As we were walking back to the car, John said he was hungry. We talked about food and diet. I would have loved to try some of his ethnic food. There was a restaurant that had good food from the Sudan but it would take hours for them to prepare a meal. So we went to a Chinese buffet instead. I was happy mainly because it felt as if I had not eaten for days, but also because I wanted to buy John supper. It wasn’t a great restaurant but it did the trick. My belly was full again. But John would not let me pay for supper. He insisted that he do it. The man was just one of those folks who feel compulsed to give.
For the rest of the trip our conversation ranged over all of the standard things. School (how hard it was to juggle work life and school work), finding bosses (he had a good one who he liked), and relationships (he had wife who did not live with him but did call him on his cell phone as we were driving). But we also talked about the languages he spoke, his dreams for the future and the pressures of being responsible for all of these people. It was a lovely journey across the Prairies. As we got close to Brandon I was sad that it was going to end. He offered me a bed in his motel room where he stayed but it was a warm night and I wanted to sleep outside. There is a great spot to sleep at the edge of town, and I wanted to be outside one more night. So we said good bye in the dark.

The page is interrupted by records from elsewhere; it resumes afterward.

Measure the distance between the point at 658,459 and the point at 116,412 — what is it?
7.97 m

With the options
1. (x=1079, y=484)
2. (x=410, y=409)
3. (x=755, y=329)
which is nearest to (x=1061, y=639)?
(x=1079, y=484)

My life is enriched by all of my drivers. Almost without exception they share part of themselves with me through their stories and through their generosity. But John gave something else. I don’t think I will ever be able to put into words how much I admire him, how much I respect his courage, his humanity, his sense of responsibility for others, his capacity to find joy and perhaps most of all his capacity to forgive and to move forward. He could teach us all a few lessons about how to live.